The plaintiffs in Hughes contended that the Northwestern University retirement plan paid too much for recordkeeping services by using multiple recordkeeping vendors, not soliciting bids for recordkeeping and not negotiating for fee reductions. The plaintiffs also alleged that the plan offered retail share classes of various mutual funds instead of less expensive institutional shares. The complaint mentioned various other potential theories of imprudence, including the number and type of investments offered to participants and those funds’ historical performance, but the plaintiffs did not discuss those theories in their certiorari petition.

The Seventh Circuit affirmed the dismissal of the lawsuit on a motion to dismiss, determining that the complaint showed that Northwestern’s choice to use multiple recordkeepers (a characteristic unique to educational institutions offering TIAA investments) was prudent and that the plaintiffs’ allegations about retail share classes were insufficient given the wide range of investment options offered in the plan. See Divane v. Northwestern Univ., 953 F.3d 980 (7th Cir. 2020). Courts in other circuits have reached differing conclusions on the plausibility of similar claims at the pleading stage, with the Third Circuit allowing recordkeeping and investment claims to proceed against the University of Pennsylvania and the Eighth Circuit dismissing some of the plaintiffs’ investment claims against Washington University in St. Louis while allowing other claims to go forward.
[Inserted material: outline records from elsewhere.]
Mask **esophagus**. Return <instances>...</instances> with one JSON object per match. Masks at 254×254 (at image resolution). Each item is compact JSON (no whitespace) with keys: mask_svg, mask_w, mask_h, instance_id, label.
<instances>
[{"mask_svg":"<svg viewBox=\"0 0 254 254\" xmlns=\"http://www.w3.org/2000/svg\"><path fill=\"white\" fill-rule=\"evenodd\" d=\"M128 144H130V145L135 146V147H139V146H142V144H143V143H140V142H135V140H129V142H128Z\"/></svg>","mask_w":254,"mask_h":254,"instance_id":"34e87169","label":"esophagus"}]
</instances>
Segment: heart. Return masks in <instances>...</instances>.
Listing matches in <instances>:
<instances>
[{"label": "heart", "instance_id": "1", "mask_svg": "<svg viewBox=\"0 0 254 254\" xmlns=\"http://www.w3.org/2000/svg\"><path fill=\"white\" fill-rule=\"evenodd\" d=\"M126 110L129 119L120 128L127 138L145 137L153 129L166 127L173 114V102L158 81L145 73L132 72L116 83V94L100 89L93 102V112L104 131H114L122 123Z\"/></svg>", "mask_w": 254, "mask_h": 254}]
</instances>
Hughes provides the Supreme Court an opportunity to flesh out the “careful, context-sensitive scrutiny of a complaint's allegations” required in assessing prudence claims under ERISA. Fifth Third Bancorp v. Dudenhoeffer, 573 U.S. 409, 425 (2014). While the Court’s opinion will bear directly on the myriad cases filed against private universities challenging the administration of their 403(b) plans, given the nature of the complaint allegations in Hughes, and the common legal principles applicable to both university and corporate ERISA governed plans, the opinion will undoubtedly provide further guidance, if not instruction, to sponsors and fiduciaries of all defined contribution plans as to best practices in administering such plans.